Margaret Visser
The Rituals of Dinner
THE ORIGINS, EVOLUTION, ECCENTRICITIES,
AND MEANING OF TABLE MANNERS
For Emily and Alexander
T HIS book is a commentary on the manifold meanings of the rituals of dinner; it is about how we eat, and why we eat as we do. Human beings work hard to supply themselves with food: first we have to find it, cultivate it, hunt it, make long-term plans to transport and store it, and keep struggling to secure regular supplies of it. Next we buy it, carry it home, and keep it until we are ready. Then we prepare it, clean it, skin, chop, cook, and dish it up. Now comes the climax of all our efforts, the easiest part: eating it. And immediately we start to cloak the proceedings with a system of rules. We insist on special places and times for eating, on specific equipment, on stylized decoration, on predictable sequence among the foods eaten, on limitation of movement, and on bodily propriety.
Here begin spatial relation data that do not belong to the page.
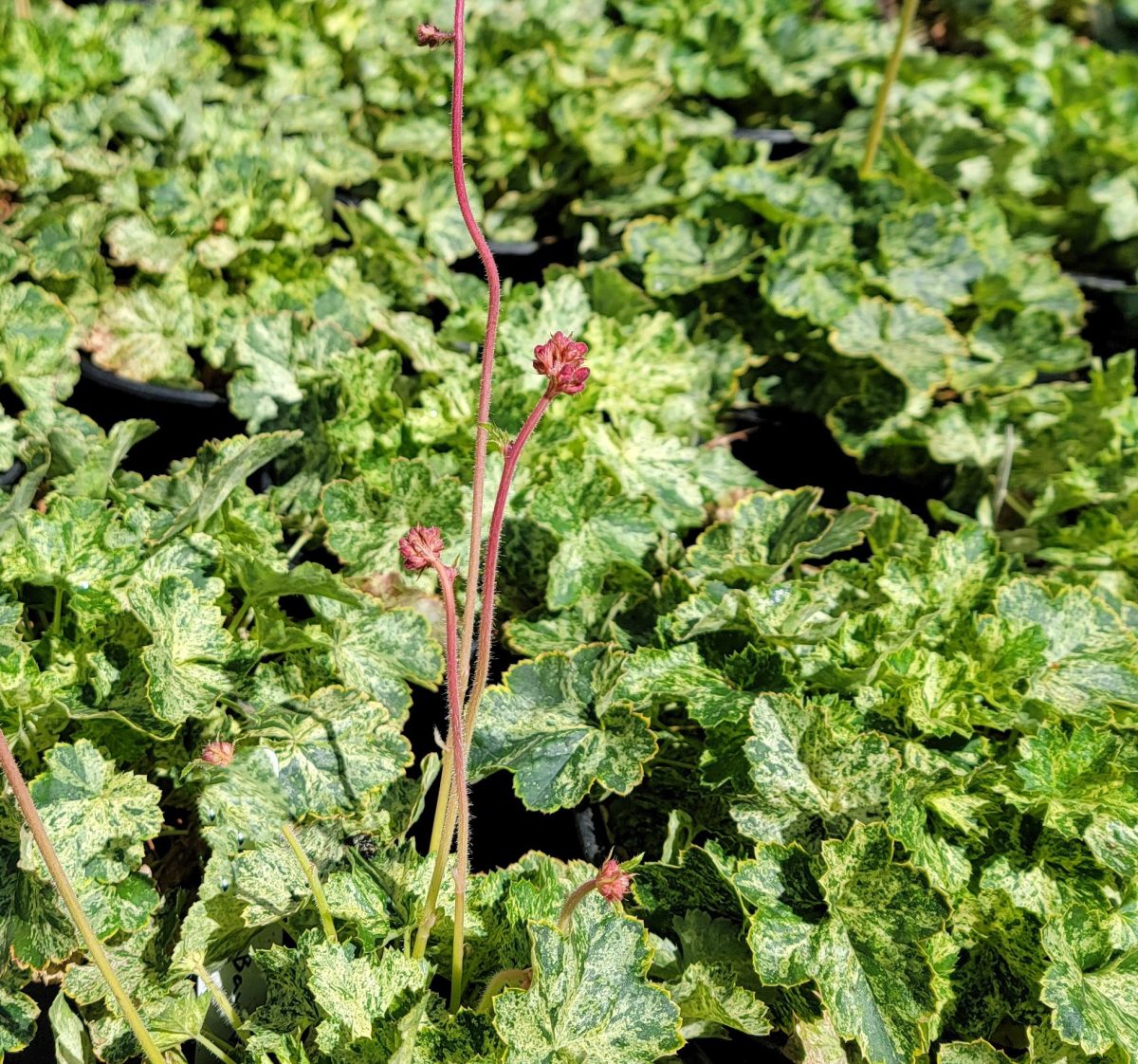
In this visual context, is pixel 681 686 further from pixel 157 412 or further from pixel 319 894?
pixel 157 412

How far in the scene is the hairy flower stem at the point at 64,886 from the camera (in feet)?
3.14

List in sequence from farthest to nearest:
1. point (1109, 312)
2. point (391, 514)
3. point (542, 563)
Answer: point (1109, 312)
point (542, 563)
point (391, 514)

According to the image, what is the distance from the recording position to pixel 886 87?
2350 millimetres

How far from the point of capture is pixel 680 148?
2699mm

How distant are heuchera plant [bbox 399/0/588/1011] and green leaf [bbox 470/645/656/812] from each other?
169mm

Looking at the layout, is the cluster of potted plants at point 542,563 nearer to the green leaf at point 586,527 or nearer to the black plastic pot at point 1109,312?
the green leaf at point 586,527

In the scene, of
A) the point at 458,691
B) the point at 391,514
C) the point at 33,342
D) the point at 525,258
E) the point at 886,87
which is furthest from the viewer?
the point at 525,258

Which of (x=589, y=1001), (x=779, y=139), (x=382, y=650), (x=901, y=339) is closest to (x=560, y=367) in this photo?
(x=589, y=1001)

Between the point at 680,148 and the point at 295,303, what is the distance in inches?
44.1

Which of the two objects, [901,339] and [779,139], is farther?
[779,139]

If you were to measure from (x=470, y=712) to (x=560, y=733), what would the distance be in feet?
1.18

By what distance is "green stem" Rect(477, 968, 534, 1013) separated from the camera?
1188 mm

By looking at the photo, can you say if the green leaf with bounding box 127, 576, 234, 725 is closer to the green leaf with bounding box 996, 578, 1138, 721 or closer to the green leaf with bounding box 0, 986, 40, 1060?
the green leaf with bounding box 0, 986, 40, 1060

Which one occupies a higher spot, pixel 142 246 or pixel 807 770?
pixel 142 246
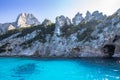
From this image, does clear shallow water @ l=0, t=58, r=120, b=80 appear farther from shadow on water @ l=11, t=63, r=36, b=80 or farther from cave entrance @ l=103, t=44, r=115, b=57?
cave entrance @ l=103, t=44, r=115, b=57

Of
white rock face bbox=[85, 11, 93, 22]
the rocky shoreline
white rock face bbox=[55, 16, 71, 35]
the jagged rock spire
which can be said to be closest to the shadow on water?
the rocky shoreline

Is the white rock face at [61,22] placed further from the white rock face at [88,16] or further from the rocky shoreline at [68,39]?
the white rock face at [88,16]

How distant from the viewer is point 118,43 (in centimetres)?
7594

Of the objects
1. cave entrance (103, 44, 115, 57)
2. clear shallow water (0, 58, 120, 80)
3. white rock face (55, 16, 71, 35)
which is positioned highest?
white rock face (55, 16, 71, 35)

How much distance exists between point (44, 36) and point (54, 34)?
7.67m

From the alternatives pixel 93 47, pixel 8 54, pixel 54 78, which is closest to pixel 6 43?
pixel 8 54

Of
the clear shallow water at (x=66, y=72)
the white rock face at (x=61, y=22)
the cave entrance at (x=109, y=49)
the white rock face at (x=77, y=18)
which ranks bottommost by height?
the clear shallow water at (x=66, y=72)

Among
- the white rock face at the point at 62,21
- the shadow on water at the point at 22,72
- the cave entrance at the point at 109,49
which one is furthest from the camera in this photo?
the white rock face at the point at 62,21

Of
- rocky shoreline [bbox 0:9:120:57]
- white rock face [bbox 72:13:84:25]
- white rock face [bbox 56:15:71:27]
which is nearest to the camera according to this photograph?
rocky shoreline [bbox 0:9:120:57]

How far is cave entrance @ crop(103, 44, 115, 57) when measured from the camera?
8094cm

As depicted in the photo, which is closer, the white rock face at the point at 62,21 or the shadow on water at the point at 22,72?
the shadow on water at the point at 22,72

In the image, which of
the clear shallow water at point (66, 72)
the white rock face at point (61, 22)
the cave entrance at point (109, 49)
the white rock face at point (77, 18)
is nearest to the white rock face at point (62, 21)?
the white rock face at point (61, 22)

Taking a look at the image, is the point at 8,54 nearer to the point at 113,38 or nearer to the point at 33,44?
the point at 33,44

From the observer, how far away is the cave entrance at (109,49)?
80938 mm
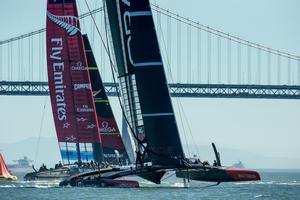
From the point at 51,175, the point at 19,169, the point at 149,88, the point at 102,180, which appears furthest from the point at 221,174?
the point at 19,169

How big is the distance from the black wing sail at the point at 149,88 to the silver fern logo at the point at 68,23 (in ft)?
30.0

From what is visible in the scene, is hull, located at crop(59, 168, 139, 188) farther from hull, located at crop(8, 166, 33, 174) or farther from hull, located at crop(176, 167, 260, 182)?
hull, located at crop(8, 166, 33, 174)

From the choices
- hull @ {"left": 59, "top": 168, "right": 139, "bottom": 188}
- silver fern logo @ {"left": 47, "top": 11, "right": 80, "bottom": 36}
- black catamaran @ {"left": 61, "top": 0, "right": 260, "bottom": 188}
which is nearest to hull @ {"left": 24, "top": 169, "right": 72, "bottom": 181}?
silver fern logo @ {"left": 47, "top": 11, "right": 80, "bottom": 36}

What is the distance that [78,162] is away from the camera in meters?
39.6

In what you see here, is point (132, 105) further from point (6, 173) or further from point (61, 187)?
point (6, 173)

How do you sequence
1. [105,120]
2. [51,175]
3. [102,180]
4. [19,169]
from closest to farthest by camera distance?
[102,180] < [51,175] < [105,120] < [19,169]

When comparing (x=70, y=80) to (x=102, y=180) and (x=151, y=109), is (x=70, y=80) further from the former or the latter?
(x=151, y=109)

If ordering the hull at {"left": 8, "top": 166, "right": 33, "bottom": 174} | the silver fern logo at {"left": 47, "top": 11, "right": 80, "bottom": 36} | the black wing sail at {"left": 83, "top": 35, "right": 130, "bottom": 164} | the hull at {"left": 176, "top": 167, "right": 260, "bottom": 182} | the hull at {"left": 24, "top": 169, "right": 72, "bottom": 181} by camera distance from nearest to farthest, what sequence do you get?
1. the hull at {"left": 176, "top": 167, "right": 260, "bottom": 182}
2. the silver fern logo at {"left": 47, "top": 11, "right": 80, "bottom": 36}
3. the hull at {"left": 24, "top": 169, "right": 72, "bottom": 181}
4. the black wing sail at {"left": 83, "top": 35, "right": 130, "bottom": 164}
5. the hull at {"left": 8, "top": 166, "right": 33, "bottom": 174}

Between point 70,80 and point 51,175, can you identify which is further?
point 51,175

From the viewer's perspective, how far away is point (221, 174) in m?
29.3

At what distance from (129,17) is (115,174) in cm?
420

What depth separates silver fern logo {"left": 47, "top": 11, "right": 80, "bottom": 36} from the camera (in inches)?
1526

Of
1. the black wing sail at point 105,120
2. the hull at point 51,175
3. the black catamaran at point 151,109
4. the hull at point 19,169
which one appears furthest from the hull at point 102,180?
the hull at point 19,169

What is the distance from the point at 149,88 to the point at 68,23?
9969mm
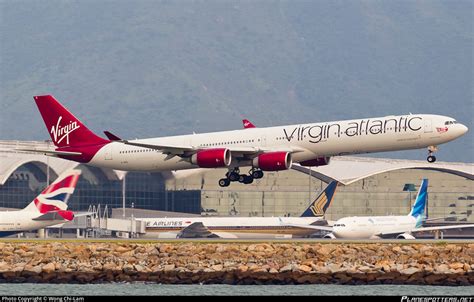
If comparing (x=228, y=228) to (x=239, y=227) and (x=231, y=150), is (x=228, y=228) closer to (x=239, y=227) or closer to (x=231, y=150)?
(x=239, y=227)

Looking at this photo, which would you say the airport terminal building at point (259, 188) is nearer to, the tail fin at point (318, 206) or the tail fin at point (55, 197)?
the tail fin at point (318, 206)

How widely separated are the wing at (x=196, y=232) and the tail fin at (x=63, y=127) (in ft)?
82.0

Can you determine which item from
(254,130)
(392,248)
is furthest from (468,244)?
(254,130)

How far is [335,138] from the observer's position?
83375mm

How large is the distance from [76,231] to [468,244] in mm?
70490

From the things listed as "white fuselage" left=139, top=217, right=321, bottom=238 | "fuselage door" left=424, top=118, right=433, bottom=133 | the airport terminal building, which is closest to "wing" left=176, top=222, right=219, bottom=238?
"white fuselage" left=139, top=217, right=321, bottom=238

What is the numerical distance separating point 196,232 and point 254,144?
32860 millimetres

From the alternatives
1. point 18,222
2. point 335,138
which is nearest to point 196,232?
point 18,222

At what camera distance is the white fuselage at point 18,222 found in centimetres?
10488

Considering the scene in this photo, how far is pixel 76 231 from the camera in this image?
5433 inches

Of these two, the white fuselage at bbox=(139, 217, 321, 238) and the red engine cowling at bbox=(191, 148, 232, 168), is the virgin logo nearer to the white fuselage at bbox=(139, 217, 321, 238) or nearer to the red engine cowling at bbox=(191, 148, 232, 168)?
the red engine cowling at bbox=(191, 148, 232, 168)

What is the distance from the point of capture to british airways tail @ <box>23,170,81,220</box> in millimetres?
107375

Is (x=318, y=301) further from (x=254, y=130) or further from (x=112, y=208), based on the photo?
(x=112, y=208)

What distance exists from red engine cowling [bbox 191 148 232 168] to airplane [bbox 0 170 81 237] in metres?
23.7
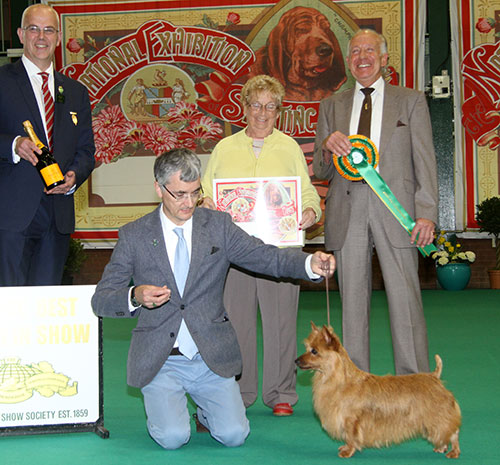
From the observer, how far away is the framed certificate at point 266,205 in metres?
3.57

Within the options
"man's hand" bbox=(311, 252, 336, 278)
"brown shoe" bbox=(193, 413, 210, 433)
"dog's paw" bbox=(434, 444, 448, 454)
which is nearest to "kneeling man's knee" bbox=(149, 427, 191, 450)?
"brown shoe" bbox=(193, 413, 210, 433)

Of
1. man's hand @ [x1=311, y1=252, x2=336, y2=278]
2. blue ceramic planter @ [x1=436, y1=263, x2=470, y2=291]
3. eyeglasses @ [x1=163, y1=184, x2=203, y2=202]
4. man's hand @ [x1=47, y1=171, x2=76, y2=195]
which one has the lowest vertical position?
blue ceramic planter @ [x1=436, y1=263, x2=470, y2=291]

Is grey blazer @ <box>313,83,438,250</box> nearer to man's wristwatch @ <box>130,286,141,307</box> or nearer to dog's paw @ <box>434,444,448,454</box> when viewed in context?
dog's paw @ <box>434,444,448,454</box>

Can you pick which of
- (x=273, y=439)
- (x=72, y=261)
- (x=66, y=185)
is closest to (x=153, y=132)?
(x=72, y=261)

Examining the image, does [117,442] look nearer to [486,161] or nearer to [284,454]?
[284,454]

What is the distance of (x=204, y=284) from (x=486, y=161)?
7.58m

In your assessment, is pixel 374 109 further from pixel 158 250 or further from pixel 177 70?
pixel 177 70

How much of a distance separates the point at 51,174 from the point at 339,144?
53.5 inches

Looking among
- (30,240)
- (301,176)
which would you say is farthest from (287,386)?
(30,240)

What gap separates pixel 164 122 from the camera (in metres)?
9.77

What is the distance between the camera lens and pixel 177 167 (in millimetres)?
2752

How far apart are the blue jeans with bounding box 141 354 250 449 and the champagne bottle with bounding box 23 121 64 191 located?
0.98 meters

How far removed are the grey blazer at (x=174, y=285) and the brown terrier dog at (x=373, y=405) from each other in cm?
35

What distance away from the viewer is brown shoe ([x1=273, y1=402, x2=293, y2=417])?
3457 millimetres
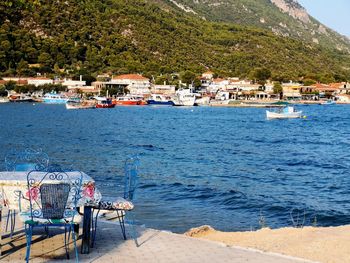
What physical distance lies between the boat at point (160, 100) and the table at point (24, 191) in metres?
107

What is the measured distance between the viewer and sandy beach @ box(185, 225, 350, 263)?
772 centimetres

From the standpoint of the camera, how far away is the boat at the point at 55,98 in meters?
118

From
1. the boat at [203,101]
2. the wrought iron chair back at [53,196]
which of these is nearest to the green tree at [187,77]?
the boat at [203,101]

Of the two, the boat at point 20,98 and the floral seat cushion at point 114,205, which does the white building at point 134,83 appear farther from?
the floral seat cushion at point 114,205

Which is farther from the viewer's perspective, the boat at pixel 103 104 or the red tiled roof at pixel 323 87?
the red tiled roof at pixel 323 87

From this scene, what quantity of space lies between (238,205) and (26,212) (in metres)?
8.99

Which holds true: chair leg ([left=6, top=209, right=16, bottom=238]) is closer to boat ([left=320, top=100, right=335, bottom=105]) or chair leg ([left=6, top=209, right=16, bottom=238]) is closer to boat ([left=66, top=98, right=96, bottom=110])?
boat ([left=66, top=98, right=96, bottom=110])

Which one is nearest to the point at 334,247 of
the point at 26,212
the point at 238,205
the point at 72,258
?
the point at 72,258

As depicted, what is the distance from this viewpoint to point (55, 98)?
11988 centimetres

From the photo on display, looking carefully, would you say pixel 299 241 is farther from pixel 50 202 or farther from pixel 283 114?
pixel 283 114

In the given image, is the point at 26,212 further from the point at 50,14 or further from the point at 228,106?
the point at 50,14

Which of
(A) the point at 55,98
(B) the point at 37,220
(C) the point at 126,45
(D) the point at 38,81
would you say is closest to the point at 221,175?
(B) the point at 37,220

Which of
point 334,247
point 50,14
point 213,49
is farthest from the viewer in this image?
point 213,49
In other words, we turn the consumption of food, a biological necessity, into a carefully cultured phenomenon. We use eating as a medium for social relationships: satisfaction of the most individual of needs becomes a means of creating community.
Table manners have a history, ancient and complex: each society has gradually evolved its system, altering its ways sometimes to suit circumstance, but also vigilantly maintaining its customs in order to support its ideals and its aesthetic style, and to buttress its identity. Our own society has made choices in order to arrive at the table manners we now observe. Other people, in other parts of the world today, have rules that are different from ours, and it is important to try to comprehend the reasoning that lies behind what they do if we are to understand what we do and why.
For in spite of the differences, table manners, all things considered, are remarkably similar both historically and the world over. There is a very strong tendency everywhere to prefer cleanliness or consideration for others or the solidarity of the dining group. Ritual emphases on such matters are occasionally highly idiosyncratic. But most rituals with these meanings have a good deal in common, and when people do things differently they usually do them for reasons that are easy to understand and appreciate. Sometimes, for example, festive diners are expected to eat a lot. Feasts are exceptional occasions, and a great deal of work has gone into them: the least a guest can do is show enjoyment. Fasting beforehand may very well be necessary, and exclaiming with pleasure, smacking ones lips, and so on might be thought both polite and benevolent. Other cultures prefer to stress that food is not everything, and guzzling is disgusting: restraint before the plenty offered is admired, and signifying enjoyment by word or deed is frowned upon. Sometimes it is correct to be silent while eating: food deserves respect and concentration. In other cases one must at all costs talk: we have met not merely to feed, but to commune with fellow human beings. Even though we come down on one side or the other, we can sympathize with the concerns that lie behind the alternative choice of action.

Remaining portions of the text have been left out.